Herzstück des Programms BABSI 21 ist das neugeschnürte Bayern-Paket II mit zwölf wichtigen Bahnhöfen in allen Regierungsbezirken. „Die Barrierefreiheit in Bayern ist eines der großen Ziele der Staatsregierung. Bürgerinnen und Bürgern mit körperlichen Einschränkungen sowie Fahrgäste mit Kinderwägen oder schwerem Gepäck: Alle sollen ohne Einschränkung mit der Bahn reisen können.

In das Programm BABSI 21 wurde nun auch die Planung des barrierefreien Ausbaus des Bahnhofs Pegnitz aufgenommen, was einen weiteren wichtigen Schritt bei der dringend notwendig Realisierung des barrierefreien Ausbaus darstellt. Damit ist sichergestellt, dass in diesem Zeitraum der Umbau geplant und bis zur Baureife gebracht wird.
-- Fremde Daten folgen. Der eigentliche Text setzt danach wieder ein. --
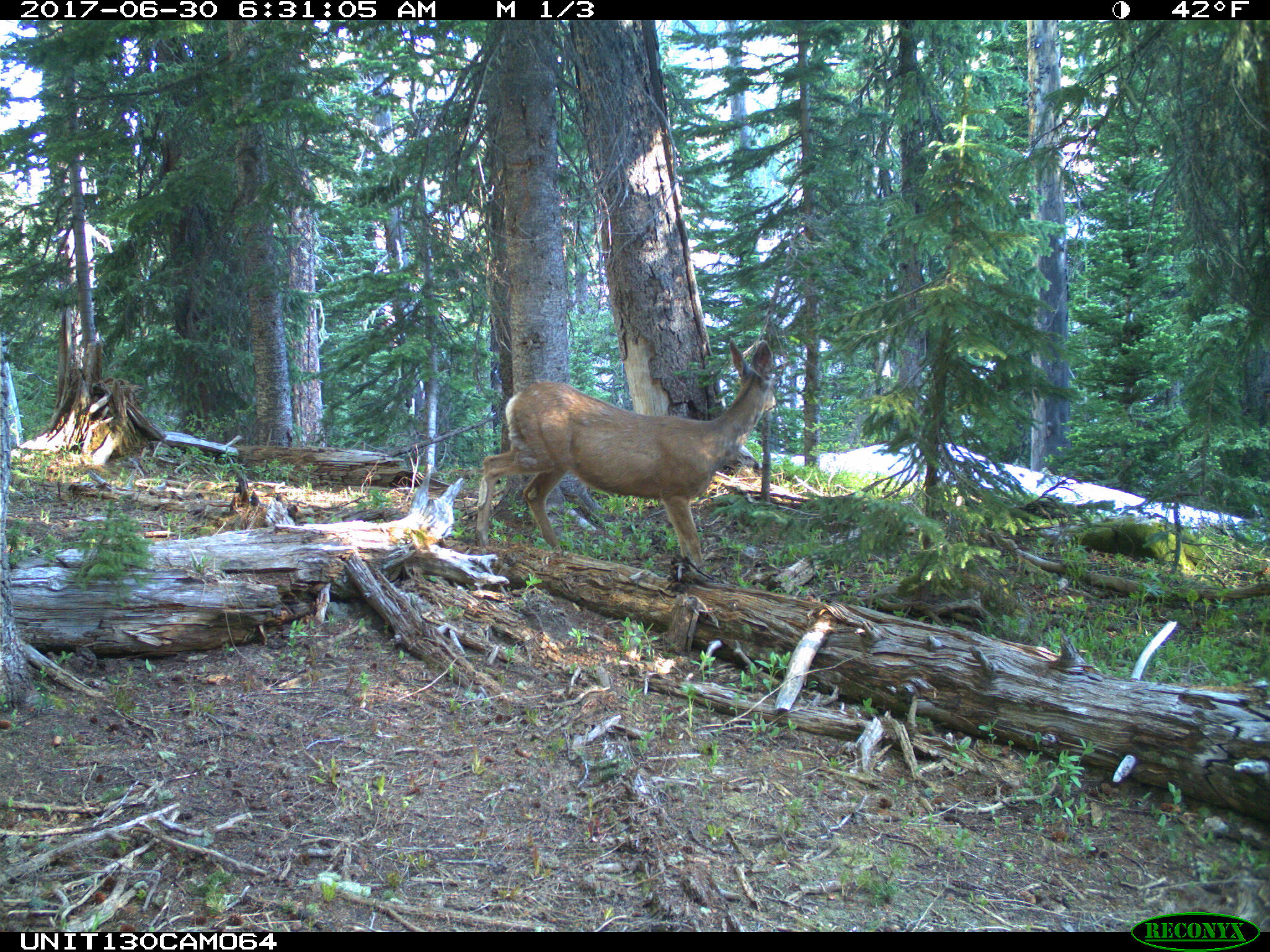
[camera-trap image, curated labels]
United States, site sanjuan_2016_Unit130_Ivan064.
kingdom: Animalia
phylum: Chordata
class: Mammalia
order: Artiodactyla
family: Cervidae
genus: Odocoileus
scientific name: Odocoileus hemionus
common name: mule deer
Odocoileus hemionus (mule deer).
Gudrun Brendel-Fischer MdL und Hartmut Koschyk MdB zeigten sich über die Nachricht aus München erfreut und danken dem Bayerischen Staatsminister des Innern, für Bau und Verkehr, Joachim Herrmann MdL, für seine Unterstützung zur Aufnahme des Bahnhofs Pegnitz in das Programm BABSI 21.
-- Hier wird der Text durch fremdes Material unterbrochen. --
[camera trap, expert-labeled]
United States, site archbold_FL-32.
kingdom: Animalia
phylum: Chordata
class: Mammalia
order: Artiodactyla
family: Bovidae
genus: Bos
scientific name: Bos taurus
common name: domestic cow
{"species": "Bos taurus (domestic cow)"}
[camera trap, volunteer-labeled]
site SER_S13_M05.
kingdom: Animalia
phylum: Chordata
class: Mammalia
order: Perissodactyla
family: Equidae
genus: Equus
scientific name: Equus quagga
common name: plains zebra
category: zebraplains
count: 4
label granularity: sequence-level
Die Abgeordneten wörtlich: „Die Finanzierung der Umbauplanungen zur Herstellung der Baureife ist ein wichtiger Schritt zur zeitnahen Sanierung des Bahnhofs Pegnitz mit dem Ziel, Barrierefreiheit herzustellen. Mit bis zu 4.500 Ein- und Ausstiegen pro Tag spielt der Pegnitzer Bahnhof eine wichtige Rolle für die gesamte Region und für die örtliche Schullandschaft, auch im Hinblick als neuer Standort für die Fachhochschule für Justiz. Dies hat die bayerische Staatsregierung mit der Aufnahme des Bahnhofs Pegnitz in BABSI 21 nun dokumentiert. Mit dem Beginn der Planungen für den Umbau ist nun auch die Stadt Pegnitz gefordert, in den Beratungen und Vorplanungen ein städtebauliches Konzept für den Umgriff um den Bahnhof Pegnitz zu gestalten, damit der Umbau des Bahnhofs und die städtebaulichen Planungen einen Gewinn für die Stadt Pegnitz bringen.“

Die im Programm BABSI 21 enthaltenen Bahnhöfe – also auch der Bahnhof Pegnitz – haben im Freistaat höchste Priorität für einen barrierefreien Umbau. Auch wenn der Bund alleine dafür zuständig ist, übernimmt der Freistaat Bayern mit mehr als 75 Prozent den Hauptanteil der Finanzierung. Die restlichen finanziellen Mittel bringt die DB AG mit Bundesmitteln auf.